Exercise requirements - Please repeat the passage on the Borg word for word, everything from "1. Adapting stolen" down to "creativity required, there.".

Supplied text -
******************************
A lot of folks, apparently including the writers at times, have been of the opinion that this would leave the Borg as a powerful but uncreative "race"(*). That is, even if the Borg had need of, say, the internal combustion engine, they wouldn't really be able to fill that need without having assimilated a culture that had them. So, the Borg is powerful, but their Achilles Heel would be, not their interdependency, but their inability to create. To be sure, the Borg come up with ideas, but there's no need to assume that any of them are actually original to any significant degree.TORRES: The Borg gain knowledge through assimilation. What they can't assimilate, they can't understand.
JANEWAY: But we don't assimilate, we investigate, and in this case, that's given us an edge. We've discovered something they need.
I reject that notion.
1. Adapting stolen technology to work with your own is perhaps even more difficult than having created it yourself, in some cases. Just ponder the difficulty converting an old school Mac program to a Windows PC, or converting a Prius to operate with a Ford 302 to create a Monster Prius.
Some creativity required, there.
2. The Borg almost certainly represent the greatest collection of computer processors in the Galaxy. Even without soulful creativity, the simple use of genetic algorithms and computer simulation ought to enable an extraordinary capacity for apparent, if not real, creativity.
For instance . . . and forgive me for going from memory, here . . . an exploratory experiment a decade or so ago with field-programmable gate arrays and genetic algorithms resulted in some unique events. The FPGAs and controlling algorithms were intended to be allowed to self-create some basic computational program that I no longer recall, and the researchers selected the best out of each generation of programs. The system, which had no onboard clock, developed one of its own based not on standard board clocking such as we might've implemented, but instead on a little-used electromagnetic effect in the system, read and then utilized as a clock based on the effects upon the system. The researchers were suitably impressed, once they finally figured out how the devil the programs were achieving clocking.
******************************
Dataset records -
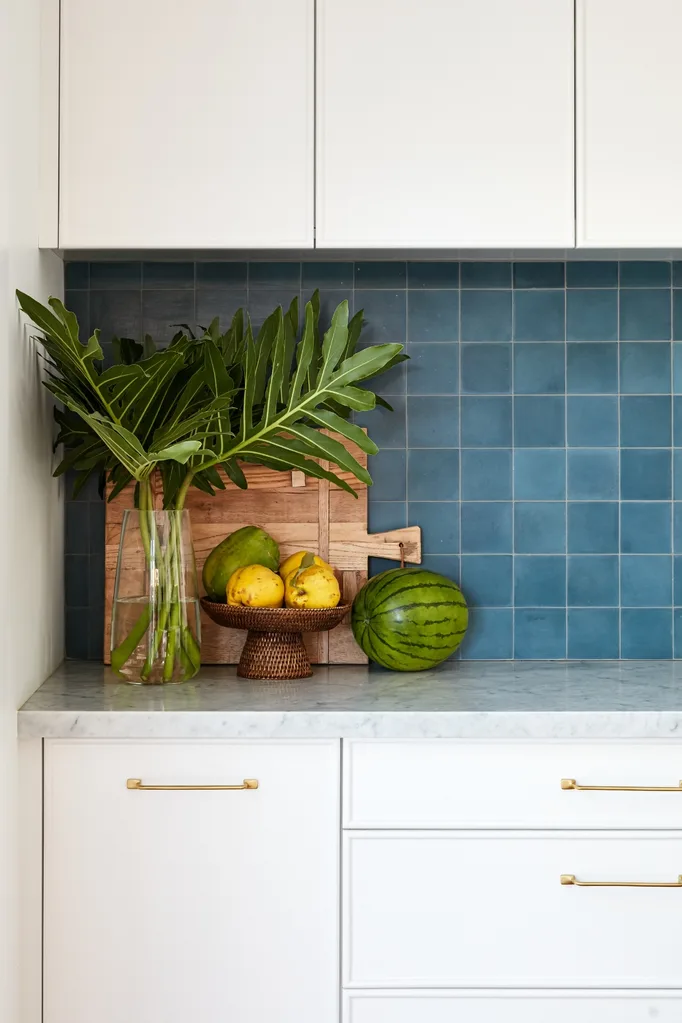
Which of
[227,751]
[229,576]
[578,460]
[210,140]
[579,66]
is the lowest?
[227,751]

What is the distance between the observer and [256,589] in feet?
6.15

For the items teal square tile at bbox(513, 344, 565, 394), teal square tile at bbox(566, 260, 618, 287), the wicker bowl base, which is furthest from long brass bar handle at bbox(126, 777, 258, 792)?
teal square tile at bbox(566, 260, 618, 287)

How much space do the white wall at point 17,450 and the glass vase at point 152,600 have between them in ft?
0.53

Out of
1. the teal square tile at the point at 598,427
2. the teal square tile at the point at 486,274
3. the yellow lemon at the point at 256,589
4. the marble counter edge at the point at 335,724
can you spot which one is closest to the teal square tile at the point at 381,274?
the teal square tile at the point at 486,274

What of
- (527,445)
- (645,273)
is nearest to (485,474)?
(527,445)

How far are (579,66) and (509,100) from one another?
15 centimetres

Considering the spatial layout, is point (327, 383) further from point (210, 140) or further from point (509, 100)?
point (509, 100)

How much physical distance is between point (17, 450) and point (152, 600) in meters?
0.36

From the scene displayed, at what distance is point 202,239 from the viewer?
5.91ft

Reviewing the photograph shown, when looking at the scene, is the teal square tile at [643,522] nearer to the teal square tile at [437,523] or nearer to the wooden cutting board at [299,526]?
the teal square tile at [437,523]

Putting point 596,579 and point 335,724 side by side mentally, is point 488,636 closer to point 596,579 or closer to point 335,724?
******************************
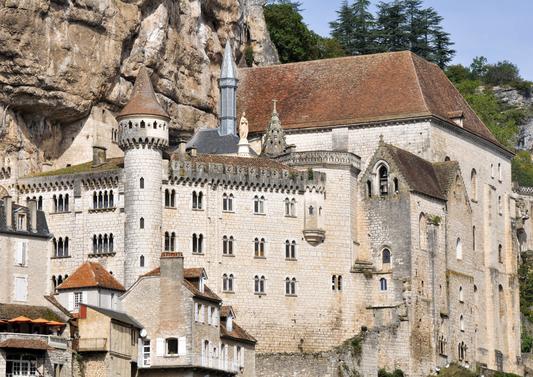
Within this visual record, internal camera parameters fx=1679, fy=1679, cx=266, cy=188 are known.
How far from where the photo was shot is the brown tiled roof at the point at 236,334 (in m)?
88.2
******************************
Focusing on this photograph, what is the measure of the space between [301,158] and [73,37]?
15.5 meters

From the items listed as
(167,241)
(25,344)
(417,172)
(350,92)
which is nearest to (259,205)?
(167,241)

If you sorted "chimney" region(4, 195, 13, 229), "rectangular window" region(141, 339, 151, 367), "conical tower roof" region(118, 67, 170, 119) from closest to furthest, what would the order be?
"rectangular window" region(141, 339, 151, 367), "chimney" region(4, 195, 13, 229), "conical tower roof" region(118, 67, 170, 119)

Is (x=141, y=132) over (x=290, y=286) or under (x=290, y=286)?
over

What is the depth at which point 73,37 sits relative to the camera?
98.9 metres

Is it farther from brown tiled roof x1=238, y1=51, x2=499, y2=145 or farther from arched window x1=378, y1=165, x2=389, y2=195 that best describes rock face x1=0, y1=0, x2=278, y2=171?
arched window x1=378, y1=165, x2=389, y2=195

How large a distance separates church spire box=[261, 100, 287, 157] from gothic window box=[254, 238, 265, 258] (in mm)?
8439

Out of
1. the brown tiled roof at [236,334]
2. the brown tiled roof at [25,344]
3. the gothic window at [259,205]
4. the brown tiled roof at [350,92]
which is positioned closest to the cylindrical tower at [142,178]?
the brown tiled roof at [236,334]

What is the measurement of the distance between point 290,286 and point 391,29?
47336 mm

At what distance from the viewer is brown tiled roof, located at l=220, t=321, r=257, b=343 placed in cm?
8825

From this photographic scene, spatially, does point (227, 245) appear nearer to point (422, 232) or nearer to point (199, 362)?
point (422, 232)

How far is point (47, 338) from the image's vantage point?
******************************
Answer space -
1. Adapting stolen technology to work with your own is perhaps even more difficult than having created it yourself, in some cases. Just ponder the difficulty converting an old school Mac program to a Windows PC, or converting a Prius to operate with a Ford 302 to create a Monster Prius.
Some creativity required, there.